Please give the listing again in full, leaving out its images.

-------- The data --------

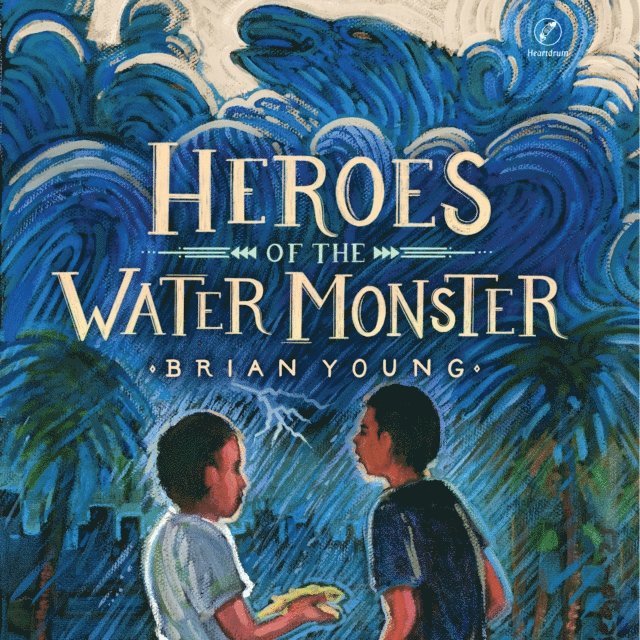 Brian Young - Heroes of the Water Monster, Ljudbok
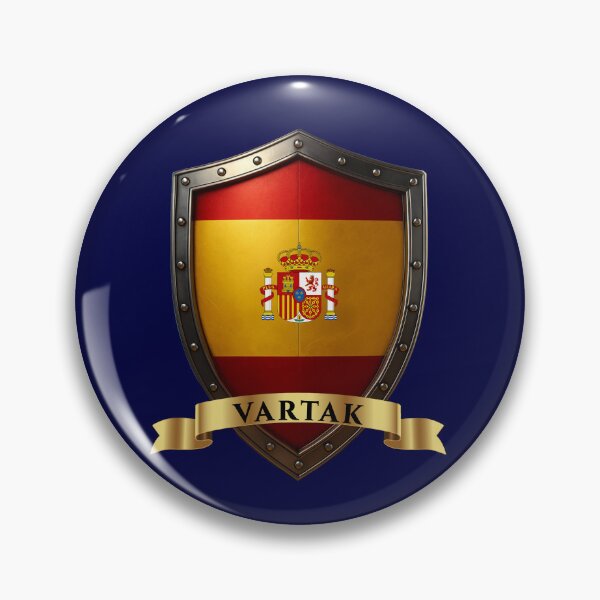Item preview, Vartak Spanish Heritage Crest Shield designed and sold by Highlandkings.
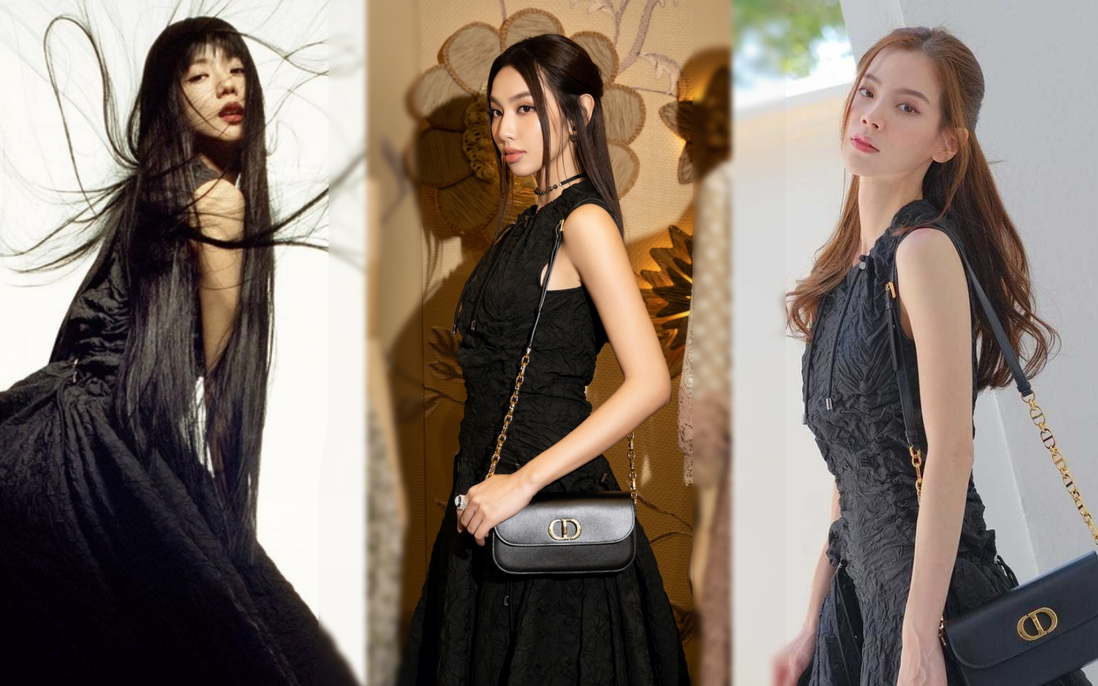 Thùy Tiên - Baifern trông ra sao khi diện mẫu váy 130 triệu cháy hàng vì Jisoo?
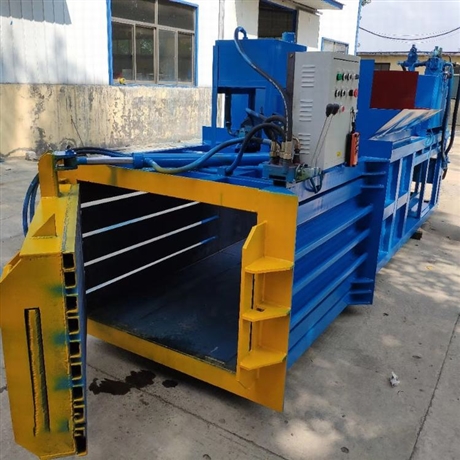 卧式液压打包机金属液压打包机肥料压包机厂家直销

--------

**Written solution**
 Brian Young - Heroes of the Water Monster, Ljudbok
Item preview, Vartak Spanish Heritage Crest Shield designed and sold by Highlandkings.
 Thùy Tiên - Baifern trông ra sao khi diện mẫu váy 130 triệu cháy hàng vì Jisoo?
 卧式液压打包机金属液压打包机肥料压包机厂家直销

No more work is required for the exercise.